In custody mediation, the mediator must ensure that the parties consider the best interest of the children. With the parties’ consent, the mediator may bring the children into the mediation or invite other third parties to participate as appropriate. Furthermore, the Rules of Civil Procedure spell out conditions under which the mediator may terminate and/or must terminate the mediation. It should be noted that parties may always terminate mediation since it is a voluntary process.
The confidentiality of the mediation process is protected by 42 Pa. C.S.A. §5949 dealing with confidential mediation communications and documents. Under this statute, all communications and documents that arise in mediation are privileged and therefore inadmissible except:
1. A settlement agreement may be introduced into evidence to enforce the agreement unless said agreement states that it is unenforceable or not intended to be legally binding.
2. Communications and documents arising in mediation are admissible to the extent that the communication is evidence relevant in a criminal matter. For example:
a. A threat of bodily injury on a person.
b. A threat that damage may be inflicted on real or personal property that would constitute a felony.
c. Conduct during mediation that causes direct bodily injury.
There is no privilege for fraudulent statements made in mediation that are relevant evidence utilized to set aside or enforce a mediated agreement that was reached as a result of that fraudulent communication. Additionally, any document which otherwise exists or existed independent of the mediation is not privileged and is discoverable and admissible.
Hand in hand with the Confidential Mediation Statute is Rule 408 of the Pa. Rules of Evidence (225 Pa. Code, Article IV). This Rule of Evidence ensures that evidence of conduct or statements made in compromised negotiations are not admissible. However, the Rule does not require the exclusion of an admission of fact or any evidence that is otherwise discoverable just because it is presented in the course of compromise or negotiations. Unlike the Federal Rules of Evidence, the Pennsylvania Rule supports existing Pennsylvania Law that distinct admissions of fact made during settlement negotiations are admissible. See Hammel v.
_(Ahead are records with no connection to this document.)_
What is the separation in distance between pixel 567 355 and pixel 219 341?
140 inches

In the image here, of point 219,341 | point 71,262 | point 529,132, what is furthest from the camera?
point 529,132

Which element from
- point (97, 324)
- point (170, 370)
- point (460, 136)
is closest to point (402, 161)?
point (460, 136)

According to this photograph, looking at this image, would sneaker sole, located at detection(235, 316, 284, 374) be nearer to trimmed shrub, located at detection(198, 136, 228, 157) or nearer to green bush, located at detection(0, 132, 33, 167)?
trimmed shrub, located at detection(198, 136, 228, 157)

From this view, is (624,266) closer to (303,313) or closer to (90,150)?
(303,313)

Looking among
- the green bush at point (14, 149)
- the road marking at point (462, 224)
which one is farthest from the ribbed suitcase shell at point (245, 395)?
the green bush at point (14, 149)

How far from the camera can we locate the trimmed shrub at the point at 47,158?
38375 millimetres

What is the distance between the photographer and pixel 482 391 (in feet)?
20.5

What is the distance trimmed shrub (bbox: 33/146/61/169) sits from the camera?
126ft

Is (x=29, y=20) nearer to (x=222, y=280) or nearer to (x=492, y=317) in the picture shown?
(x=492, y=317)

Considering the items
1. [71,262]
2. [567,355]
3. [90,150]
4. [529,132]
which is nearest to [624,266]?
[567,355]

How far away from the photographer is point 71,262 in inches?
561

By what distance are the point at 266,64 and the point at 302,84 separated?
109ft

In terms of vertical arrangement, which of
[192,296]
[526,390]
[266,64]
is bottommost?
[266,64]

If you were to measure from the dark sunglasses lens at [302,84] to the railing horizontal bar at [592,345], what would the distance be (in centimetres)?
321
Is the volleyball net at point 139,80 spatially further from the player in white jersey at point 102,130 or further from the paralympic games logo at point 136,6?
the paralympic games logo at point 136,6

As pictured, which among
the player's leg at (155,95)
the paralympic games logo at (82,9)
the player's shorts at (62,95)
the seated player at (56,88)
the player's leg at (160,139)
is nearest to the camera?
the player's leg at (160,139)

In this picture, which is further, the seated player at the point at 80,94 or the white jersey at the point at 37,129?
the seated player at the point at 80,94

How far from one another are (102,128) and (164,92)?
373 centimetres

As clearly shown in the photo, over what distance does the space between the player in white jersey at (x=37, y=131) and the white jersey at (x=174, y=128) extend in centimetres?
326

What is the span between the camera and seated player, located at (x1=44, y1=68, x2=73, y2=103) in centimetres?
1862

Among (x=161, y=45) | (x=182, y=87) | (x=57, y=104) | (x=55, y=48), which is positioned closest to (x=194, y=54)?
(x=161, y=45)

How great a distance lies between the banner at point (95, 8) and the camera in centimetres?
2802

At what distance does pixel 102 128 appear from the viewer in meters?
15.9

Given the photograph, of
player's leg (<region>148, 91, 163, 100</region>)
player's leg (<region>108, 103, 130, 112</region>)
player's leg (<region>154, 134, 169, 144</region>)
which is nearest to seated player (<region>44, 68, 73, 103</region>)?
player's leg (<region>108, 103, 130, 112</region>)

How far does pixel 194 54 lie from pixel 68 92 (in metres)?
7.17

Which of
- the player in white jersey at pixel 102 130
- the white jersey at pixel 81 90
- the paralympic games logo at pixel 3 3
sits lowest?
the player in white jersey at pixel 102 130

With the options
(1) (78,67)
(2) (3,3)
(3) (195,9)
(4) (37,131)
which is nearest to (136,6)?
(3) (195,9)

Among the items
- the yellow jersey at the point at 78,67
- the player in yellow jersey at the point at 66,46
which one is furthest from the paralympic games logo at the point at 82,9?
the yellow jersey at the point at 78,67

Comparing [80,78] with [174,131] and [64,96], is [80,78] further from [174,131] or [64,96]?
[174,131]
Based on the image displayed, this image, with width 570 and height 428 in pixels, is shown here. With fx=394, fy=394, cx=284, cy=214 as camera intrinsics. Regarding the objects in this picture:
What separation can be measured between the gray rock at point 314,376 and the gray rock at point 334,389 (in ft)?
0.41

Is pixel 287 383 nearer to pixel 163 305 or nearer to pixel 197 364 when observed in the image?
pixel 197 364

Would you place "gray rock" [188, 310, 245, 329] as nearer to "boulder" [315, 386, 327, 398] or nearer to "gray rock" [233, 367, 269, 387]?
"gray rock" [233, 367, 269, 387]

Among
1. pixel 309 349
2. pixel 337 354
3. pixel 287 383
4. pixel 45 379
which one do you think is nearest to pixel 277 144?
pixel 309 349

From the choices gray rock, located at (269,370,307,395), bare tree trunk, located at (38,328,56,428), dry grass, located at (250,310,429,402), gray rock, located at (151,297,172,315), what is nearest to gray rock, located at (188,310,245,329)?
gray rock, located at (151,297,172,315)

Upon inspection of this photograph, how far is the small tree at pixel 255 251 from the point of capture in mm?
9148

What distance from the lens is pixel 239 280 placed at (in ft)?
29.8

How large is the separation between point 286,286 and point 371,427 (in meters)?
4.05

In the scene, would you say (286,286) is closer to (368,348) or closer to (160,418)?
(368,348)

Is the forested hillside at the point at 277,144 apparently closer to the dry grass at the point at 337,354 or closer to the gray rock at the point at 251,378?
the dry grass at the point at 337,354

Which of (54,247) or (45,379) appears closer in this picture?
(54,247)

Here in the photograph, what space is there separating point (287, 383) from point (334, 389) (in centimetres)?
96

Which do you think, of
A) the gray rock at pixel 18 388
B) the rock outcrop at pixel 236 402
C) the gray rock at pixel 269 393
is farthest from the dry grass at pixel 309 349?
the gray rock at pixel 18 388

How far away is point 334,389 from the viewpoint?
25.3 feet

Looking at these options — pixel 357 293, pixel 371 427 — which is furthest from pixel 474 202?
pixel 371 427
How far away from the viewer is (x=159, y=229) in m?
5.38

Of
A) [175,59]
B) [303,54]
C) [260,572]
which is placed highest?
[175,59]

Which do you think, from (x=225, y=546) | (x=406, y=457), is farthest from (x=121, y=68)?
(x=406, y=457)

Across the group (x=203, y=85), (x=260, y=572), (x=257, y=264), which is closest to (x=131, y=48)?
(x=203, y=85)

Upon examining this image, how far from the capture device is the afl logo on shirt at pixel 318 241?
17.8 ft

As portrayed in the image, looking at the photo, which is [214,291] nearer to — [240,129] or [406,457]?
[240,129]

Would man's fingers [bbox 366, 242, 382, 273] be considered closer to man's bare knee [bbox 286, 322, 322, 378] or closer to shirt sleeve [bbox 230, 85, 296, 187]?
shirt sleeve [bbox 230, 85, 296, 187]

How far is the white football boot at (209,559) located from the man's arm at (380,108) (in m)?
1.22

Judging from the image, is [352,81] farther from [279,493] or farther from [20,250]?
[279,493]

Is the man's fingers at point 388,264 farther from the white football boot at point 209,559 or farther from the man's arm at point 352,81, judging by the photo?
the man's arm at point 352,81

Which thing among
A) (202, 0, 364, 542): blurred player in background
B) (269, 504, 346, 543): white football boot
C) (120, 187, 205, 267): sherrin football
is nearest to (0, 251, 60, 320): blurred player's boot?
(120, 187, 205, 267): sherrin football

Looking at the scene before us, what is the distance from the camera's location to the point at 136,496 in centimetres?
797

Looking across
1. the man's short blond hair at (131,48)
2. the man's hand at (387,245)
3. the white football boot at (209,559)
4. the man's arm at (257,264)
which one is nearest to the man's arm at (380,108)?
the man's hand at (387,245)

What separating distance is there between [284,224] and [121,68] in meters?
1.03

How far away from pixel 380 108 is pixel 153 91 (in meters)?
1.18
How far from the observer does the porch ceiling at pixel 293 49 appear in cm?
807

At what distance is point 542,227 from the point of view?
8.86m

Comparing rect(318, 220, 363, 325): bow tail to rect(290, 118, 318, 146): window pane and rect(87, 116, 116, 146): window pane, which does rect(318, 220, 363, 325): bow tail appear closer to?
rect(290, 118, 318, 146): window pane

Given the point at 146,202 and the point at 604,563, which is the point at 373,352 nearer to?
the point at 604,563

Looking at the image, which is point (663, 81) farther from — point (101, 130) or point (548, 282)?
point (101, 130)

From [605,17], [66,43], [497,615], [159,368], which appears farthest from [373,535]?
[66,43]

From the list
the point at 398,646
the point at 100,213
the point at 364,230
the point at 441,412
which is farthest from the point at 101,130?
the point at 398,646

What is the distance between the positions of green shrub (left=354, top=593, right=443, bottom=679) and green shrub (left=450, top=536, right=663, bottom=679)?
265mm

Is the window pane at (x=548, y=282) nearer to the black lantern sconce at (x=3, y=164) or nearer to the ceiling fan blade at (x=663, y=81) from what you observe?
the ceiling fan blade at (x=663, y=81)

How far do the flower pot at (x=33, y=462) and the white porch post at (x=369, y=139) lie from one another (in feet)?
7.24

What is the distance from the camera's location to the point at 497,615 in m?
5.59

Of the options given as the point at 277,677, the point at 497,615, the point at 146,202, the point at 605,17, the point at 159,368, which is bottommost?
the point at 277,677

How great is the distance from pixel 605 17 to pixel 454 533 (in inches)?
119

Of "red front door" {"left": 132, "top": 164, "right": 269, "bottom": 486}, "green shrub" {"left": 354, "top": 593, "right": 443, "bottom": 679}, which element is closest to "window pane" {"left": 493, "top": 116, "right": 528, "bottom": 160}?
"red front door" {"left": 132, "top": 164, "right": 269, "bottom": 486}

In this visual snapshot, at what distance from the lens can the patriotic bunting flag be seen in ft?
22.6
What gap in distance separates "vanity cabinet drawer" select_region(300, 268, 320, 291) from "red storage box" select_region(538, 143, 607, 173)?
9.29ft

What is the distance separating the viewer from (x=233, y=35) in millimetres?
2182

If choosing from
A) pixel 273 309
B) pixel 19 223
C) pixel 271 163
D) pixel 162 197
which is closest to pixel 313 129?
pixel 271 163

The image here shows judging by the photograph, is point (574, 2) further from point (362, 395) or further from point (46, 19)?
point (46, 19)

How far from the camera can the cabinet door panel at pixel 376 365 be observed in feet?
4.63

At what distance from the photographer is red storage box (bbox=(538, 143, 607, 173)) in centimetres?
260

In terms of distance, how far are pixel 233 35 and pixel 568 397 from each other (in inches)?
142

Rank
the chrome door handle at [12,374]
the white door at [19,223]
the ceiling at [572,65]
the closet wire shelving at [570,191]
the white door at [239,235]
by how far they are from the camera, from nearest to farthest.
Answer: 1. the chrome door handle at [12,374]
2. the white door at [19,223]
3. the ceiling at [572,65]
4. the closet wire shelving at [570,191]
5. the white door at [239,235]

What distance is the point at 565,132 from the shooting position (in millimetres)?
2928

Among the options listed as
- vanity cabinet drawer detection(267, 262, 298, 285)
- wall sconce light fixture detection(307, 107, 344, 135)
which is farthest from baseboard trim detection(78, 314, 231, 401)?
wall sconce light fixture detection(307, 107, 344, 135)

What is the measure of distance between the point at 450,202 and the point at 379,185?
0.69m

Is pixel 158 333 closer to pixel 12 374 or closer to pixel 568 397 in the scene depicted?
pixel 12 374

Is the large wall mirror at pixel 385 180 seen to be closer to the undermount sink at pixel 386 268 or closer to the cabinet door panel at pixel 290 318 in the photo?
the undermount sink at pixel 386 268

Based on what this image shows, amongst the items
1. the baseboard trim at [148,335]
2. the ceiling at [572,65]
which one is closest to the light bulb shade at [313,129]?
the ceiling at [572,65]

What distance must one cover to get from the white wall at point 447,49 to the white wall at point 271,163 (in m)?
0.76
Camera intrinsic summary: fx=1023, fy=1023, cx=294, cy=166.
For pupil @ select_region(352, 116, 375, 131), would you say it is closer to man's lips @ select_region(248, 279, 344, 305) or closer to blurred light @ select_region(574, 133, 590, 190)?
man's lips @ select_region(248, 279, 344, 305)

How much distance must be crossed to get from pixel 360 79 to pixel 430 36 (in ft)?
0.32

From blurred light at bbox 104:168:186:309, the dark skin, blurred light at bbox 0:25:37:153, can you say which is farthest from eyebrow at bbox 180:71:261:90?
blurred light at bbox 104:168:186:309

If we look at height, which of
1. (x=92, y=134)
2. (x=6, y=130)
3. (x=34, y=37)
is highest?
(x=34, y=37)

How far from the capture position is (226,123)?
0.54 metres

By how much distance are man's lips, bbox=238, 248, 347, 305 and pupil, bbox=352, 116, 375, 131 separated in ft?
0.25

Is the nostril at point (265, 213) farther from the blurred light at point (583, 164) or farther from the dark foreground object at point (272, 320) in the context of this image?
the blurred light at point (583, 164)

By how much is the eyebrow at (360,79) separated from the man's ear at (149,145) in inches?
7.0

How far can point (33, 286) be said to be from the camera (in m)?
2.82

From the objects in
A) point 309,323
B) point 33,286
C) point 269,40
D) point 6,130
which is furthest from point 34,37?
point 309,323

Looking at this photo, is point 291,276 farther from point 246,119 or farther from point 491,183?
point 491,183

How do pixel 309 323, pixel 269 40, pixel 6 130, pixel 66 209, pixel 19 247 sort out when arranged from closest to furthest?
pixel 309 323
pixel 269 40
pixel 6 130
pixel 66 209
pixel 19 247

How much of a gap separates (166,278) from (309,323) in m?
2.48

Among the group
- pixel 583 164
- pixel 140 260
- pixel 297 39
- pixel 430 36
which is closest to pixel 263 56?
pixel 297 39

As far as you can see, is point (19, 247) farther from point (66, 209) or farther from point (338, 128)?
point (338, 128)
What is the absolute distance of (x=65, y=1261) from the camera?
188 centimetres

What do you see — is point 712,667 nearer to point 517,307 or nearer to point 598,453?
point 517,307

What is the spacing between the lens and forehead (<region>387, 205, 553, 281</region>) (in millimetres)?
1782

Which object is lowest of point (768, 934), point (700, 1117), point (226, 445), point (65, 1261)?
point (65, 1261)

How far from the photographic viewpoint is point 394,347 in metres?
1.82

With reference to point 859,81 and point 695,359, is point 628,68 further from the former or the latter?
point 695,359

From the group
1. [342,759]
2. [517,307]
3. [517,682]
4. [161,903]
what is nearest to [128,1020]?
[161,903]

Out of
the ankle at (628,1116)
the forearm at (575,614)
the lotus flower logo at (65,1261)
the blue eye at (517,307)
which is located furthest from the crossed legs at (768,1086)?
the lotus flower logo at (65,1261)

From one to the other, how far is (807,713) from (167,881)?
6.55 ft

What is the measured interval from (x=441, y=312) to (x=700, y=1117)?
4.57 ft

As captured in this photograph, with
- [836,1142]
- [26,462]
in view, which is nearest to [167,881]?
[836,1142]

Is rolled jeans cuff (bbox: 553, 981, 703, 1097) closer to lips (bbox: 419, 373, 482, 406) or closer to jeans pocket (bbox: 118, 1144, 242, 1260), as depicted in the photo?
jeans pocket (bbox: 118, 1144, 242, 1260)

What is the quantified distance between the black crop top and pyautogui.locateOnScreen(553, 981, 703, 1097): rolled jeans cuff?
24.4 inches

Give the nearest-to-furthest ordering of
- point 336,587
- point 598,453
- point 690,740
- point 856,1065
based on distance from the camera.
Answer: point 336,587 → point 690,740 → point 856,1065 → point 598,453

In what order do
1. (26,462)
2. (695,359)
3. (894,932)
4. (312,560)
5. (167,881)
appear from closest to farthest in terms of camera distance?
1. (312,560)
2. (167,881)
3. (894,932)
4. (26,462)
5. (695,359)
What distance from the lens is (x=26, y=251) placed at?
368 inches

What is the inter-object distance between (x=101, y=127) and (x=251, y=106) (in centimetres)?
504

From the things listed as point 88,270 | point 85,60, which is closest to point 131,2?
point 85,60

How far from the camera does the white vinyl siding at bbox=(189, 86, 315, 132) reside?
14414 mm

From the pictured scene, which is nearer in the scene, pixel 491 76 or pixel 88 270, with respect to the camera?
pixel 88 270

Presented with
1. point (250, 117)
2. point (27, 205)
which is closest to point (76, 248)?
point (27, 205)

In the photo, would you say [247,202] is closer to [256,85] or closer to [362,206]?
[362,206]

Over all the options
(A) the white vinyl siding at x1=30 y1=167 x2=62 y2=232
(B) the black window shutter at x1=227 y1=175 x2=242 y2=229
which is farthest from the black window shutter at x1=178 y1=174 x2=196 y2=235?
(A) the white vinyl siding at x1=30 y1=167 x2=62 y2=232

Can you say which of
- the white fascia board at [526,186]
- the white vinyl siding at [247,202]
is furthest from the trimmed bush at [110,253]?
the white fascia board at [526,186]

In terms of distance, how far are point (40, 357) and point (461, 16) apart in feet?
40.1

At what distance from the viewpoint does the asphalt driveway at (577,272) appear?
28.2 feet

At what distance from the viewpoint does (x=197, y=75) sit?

Christian. 416 Pa. Super. 78,610 A.2d 979 (1992 ).
Practitioners should be very diligent in helping their clients choose qualified mediators. There are no formal requirements or qualifications for mediators operating in the private sector. Practitioners must be aware of the confidentiality privilege attendant to the mediation process. The parties may elect to waive the privilege of confidentiality as to their respective attorneys. That waiver will allow the mediator to share all information with their counsel. Counsel can diligently monitor the mediation, be available to the mediating parties throughout the process for the purpose of advising parties as to their legal rights, the ramifications of their agreements, and enable parties to participate in mediation with adequate knowledge to make informed decisions.